Listing on spatial positioning
┌──

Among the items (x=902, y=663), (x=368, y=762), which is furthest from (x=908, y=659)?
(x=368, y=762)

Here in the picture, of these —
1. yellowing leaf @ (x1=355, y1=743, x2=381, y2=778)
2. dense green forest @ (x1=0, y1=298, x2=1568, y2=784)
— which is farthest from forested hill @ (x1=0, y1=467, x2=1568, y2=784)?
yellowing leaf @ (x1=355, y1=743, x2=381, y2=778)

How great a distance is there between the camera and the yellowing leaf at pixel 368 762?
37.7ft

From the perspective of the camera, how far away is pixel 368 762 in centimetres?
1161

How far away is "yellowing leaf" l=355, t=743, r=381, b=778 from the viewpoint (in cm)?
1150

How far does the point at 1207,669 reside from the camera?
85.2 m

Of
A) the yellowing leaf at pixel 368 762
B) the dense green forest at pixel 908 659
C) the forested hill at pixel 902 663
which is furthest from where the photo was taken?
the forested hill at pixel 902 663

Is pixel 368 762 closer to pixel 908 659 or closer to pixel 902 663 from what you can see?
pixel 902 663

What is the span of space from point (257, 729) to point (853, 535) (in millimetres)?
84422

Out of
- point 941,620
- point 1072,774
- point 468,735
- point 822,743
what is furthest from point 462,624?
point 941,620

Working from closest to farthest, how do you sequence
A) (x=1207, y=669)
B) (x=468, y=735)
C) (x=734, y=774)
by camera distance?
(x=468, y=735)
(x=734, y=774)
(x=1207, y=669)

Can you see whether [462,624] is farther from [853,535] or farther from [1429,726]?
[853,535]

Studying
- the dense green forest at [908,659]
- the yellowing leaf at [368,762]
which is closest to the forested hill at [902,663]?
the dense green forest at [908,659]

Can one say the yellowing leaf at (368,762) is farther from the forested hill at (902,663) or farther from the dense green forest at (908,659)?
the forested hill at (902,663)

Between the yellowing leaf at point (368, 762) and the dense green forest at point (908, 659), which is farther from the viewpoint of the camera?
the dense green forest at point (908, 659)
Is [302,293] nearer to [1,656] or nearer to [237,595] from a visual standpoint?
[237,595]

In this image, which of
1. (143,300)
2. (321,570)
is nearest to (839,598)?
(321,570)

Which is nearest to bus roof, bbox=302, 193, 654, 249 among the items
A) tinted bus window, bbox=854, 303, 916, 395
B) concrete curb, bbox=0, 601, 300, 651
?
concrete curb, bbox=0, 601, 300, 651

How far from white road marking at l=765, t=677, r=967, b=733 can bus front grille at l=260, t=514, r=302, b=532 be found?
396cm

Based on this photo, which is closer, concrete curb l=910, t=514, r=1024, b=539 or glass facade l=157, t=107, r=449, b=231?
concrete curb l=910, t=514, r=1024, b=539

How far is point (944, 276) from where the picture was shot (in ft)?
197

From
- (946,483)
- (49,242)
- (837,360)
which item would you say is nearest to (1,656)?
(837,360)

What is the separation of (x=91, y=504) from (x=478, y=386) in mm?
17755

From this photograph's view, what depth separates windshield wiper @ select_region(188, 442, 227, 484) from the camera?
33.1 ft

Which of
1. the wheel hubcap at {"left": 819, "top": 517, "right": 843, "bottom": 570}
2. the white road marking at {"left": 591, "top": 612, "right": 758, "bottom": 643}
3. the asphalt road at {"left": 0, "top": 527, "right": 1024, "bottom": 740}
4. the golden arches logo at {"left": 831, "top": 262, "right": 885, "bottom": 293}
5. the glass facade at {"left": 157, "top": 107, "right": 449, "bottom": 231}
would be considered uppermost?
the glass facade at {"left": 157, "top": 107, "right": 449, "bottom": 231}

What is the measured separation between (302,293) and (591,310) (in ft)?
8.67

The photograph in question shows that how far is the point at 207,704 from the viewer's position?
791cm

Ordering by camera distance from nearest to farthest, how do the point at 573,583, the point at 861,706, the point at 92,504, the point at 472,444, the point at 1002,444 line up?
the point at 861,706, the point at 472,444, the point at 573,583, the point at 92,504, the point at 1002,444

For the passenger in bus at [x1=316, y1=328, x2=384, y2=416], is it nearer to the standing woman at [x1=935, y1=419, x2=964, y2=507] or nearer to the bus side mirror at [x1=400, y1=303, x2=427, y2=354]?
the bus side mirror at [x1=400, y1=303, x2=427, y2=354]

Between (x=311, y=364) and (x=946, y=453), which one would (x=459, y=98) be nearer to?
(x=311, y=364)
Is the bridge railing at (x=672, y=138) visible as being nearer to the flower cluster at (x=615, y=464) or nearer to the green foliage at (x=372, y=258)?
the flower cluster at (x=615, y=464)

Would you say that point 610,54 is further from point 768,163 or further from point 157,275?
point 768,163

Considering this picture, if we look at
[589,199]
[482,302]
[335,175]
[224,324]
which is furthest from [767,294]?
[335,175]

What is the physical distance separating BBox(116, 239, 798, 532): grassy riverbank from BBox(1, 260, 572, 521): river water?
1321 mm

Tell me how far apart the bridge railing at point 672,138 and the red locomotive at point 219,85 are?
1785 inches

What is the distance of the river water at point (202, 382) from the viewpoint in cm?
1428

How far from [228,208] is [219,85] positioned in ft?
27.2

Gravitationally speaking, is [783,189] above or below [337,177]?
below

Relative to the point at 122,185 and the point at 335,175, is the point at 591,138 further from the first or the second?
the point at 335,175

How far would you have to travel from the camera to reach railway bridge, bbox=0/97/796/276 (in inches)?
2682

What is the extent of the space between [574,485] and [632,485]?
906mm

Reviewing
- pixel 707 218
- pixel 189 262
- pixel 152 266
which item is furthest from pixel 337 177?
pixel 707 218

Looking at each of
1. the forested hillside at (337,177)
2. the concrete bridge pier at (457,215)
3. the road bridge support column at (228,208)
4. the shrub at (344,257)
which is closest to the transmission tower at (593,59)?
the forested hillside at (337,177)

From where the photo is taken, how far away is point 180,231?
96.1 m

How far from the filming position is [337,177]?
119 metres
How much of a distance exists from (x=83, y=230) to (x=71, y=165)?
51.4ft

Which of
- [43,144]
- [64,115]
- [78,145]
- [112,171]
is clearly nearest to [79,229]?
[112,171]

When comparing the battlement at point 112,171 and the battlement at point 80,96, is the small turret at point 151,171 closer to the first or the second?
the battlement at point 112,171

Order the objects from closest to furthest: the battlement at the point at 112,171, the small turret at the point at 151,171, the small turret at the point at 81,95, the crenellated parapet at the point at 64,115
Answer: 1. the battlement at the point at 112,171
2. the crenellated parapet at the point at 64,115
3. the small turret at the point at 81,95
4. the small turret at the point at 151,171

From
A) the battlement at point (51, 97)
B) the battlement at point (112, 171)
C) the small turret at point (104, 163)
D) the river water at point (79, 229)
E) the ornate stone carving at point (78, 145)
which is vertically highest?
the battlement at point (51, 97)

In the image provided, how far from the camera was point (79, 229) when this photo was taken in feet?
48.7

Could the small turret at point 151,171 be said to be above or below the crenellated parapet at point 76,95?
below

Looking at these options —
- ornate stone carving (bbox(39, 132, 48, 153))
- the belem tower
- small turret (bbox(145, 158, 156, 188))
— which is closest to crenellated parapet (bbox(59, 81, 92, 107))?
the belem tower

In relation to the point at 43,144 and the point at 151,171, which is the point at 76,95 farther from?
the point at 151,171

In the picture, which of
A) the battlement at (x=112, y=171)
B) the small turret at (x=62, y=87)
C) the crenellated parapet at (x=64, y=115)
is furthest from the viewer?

└──

*Instructions for the task*. Copy, character for character, the part of the listing that begins with the line containing "When comparing the" and runs to the end of the listing, including both of those ends.

*Problem solution*.
When comparing the battlement at point 112,171 and the battlement at point 80,96, is the small turret at point 151,171 closer to the first or the second?
the battlement at point 112,171

Order the objects from closest to furthest: the battlement at the point at 112,171, the small turret at the point at 151,171, the small turret at the point at 81,95, the crenellated parapet at the point at 64,115
Answer: 1. the battlement at the point at 112,171
2. the crenellated parapet at the point at 64,115
3. the small turret at the point at 81,95
4. the small turret at the point at 151,171

From
A) the battlement at point (51, 97)
B) the battlement at point (112, 171)
C) the small turret at point (104, 163)
D) the river water at point (79, 229)
E) the ornate stone carving at point (78, 145)
which is vertically highest?
the battlement at point (51, 97)

In the image provided, how far from the camera was point (79, 229) when this photo was taken in feet?
48.7

Could the small turret at point 151,171 be said to be above or below the crenellated parapet at point 76,95?
below

Looking at these options —
- ornate stone carving (bbox(39, 132, 48, 153))
- the belem tower
- small turret (bbox(145, 158, 156, 188))
— which is closest to crenellated parapet (bbox(59, 81, 92, 107))?
the belem tower

In relation to the point at 43,144 and the point at 151,171, which is the point at 76,95 farther from?
the point at 151,171

In the picture, which of
A) the battlement at (x=112, y=171)
B) the small turret at (x=62, y=87)
C) the crenellated parapet at (x=64, y=115)
is furthest from the viewer?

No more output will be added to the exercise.